El primer superintendente ecuatoriano en ser nombrado por este procedimiento es el periodista Carlos Ochoa, pareja de la ministra de Inclusión Social, Doris Soliz12. Desde septiembre de 2009, antes de ser designado para ese cargo, dirigía el noticiero de GamaTV, uno de los dos canales de televisión nacionales de señal abierta incautados a los ex-propietarios de Filanbanco por su deuda con el Estado13. «Mercantilistas», «miserables», «agoreros del desastre cuyo fin es desestabilizar al gobierno», son algunos de los calificativos que empleaba entonces Ochoa para referirse a los medios privados. La Superintendencia puede exigir a los actores relacionados con la comunicación «información sobre sí mismos» y las decisiones que tome solo pueden modificarse una vez que un juez emita una sentencia contraria. Por si no tuviera suficiente poder, el superintendente ya pidió a la Asamblea, controlada por el oficialismo, que le dé facultades de coactiva.
La siguiente instancia es el Consejo de Regulación. Cuatro de sus cinco miembros han trabajado en el gobierno –dos de ellos, muy de cerca con Fernando Alvarado Espinel, secretario de Comunicación, quien junto con su hermano Vinicio dirige la línea editorial de los medios públicos, así como la propaganda y la publicidad gubernamentales–. El quinto miembro es un profesor universitario que ha realizado consultorías para la Presidencia de la República14. Fueron designados por el CPCCS sin tomar mínimamente en cuenta el requisito de pluralismo y de diversidad de proveniencia inscrito en forma explícita en la ley.
Aún falta que el CPCCS nombre a los defensores de audiencias o del lector. Supuestamente, estas personas deben promover «espacios de resolución de conflictos por la vía de la mediación y se encargarán de vigilar y controlar que el derecho de la comunicación se desarrolle de manera adecuada»15. Otra definición tan imprecisa como preocupante.
El único que no tiene ni tendrá supervisión, limitación o censura alguna es el propio presidente Correa, quien cada sábado presenta su show personal de tres horas a partir de las 10 de la mañana. De hecho, lo que más se parece a la definición oficial de un «linchamiento mediático» son los segmentos de este programa en los que el mandatario se dedica a atacar sistemáticamente a «sicarios de tinta corruptos», «ecologistas infantiles», «izquierdistas miopes, virulentos y torpes», «muchachitas malcriadas» (o sea, las diputadas feministas de su propio partido), «traidores» y «saboteadores» de todo tipo, en resumen, «esta caterva de mentirosos, de amargados, de sinvergüenzas, de mediocres» a la que pertenece, según él, cualquier ciudadano que se atreve a criticar o a cuestionar las políticas de su gobierno.

## Datos para examinar
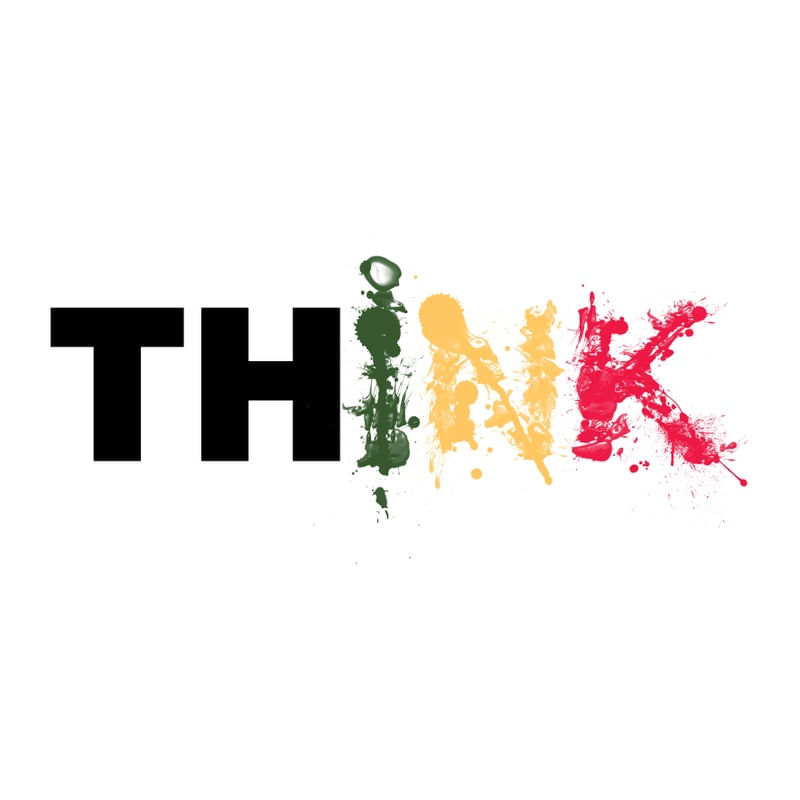 TH-INK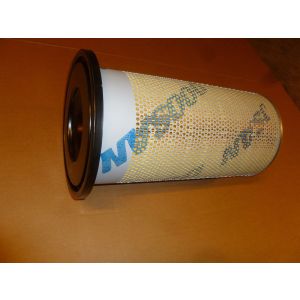 Фильтр воздушный/Air filter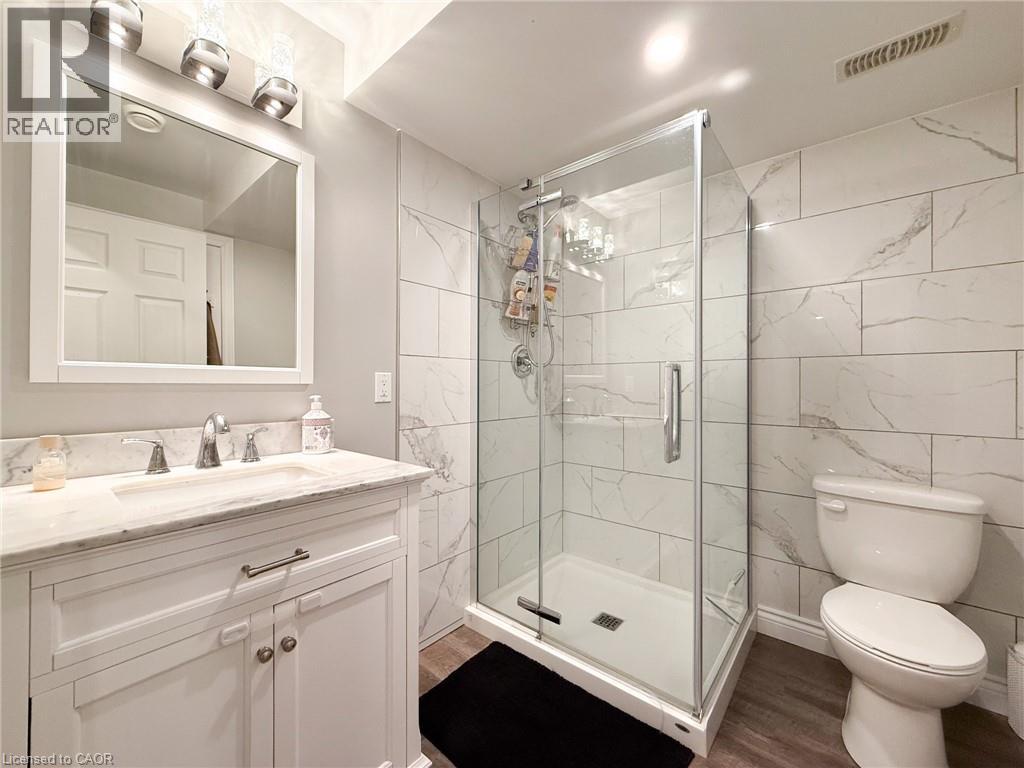 54 Tan Avenue, Waterford, Ontario  N0E 1Y0 - Photo 33 - 40797491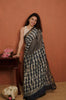 Maheshwari Silk Saree - (58 SS)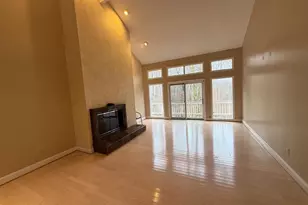 10701 Sycamore Springs Ln, Great Falls, VA 22066 - Photo 31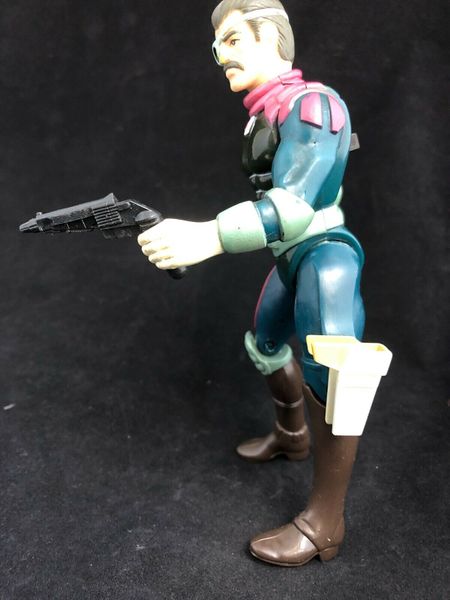 File:Toys Lazarus Slade 1231 03.jpg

## Trabajo requerido
- 1) Según el bloque de texto, ¿desde cuándo dirigía Carlos Ochoa el noticiero de GamaTV?
- 2) Convierte en una lista breve el párrafo del bloque de texto que empieza con "La siguiente instancia es el Consejo de Regulación". Conserva sus datos principales.
- 3) Copia el fragmento del bloque de texto que comienza en "La siguiente instancia" y sigue hasta "explícita en la ley.". Sustituye "profesor universitario" por "catedrático".

## Respuestas por tarea
- 1) Desde septiembre de 2009.

- 2)
- El Consejo de Regulación es la siguiente instancia.
- Cuatro de sus cinco miembros han trabajado en el gobierno. Dos de ellos lo hicieron muy de cerca con Fernando Alvarado Espinel, secretario de Comunicación.
- Fernando Alvarado Espinel y su hermano Vinicio dirigen la línea editorial de los medios públicos, además de la propaganda y la publicidad gubernamentales.
- El quinto miembro es un profesor universitario que ha realizado consultorías para la Presidencia de la República.
- El CPCCS los designó sin tener en cuenta el requisito de pluralismo y de diversidad de proveniencia que la ley establece de forma explícita.

- 3)
La siguiente instancia es el Consejo de Regulación. Cuatro de sus cinco miembros han trabajado en el gobierno –dos de ellos, muy de cerca con Fernando Alvarado Espinel, secretario de Comunicación, quien junto con su hermano Vinicio dirige la línea editorial de los medios públicos, así como la propaganda y la publicidad gubernamentales–. El quinto miembro es un catedrático que ha realizado consultorías para la Presidencia de la República14. Fueron designados por el CPCCS sin tomar mínimamente en cuenta el requisito de pluralismo y de diversidad de proveniencia inscrito en forma explícita en la ley.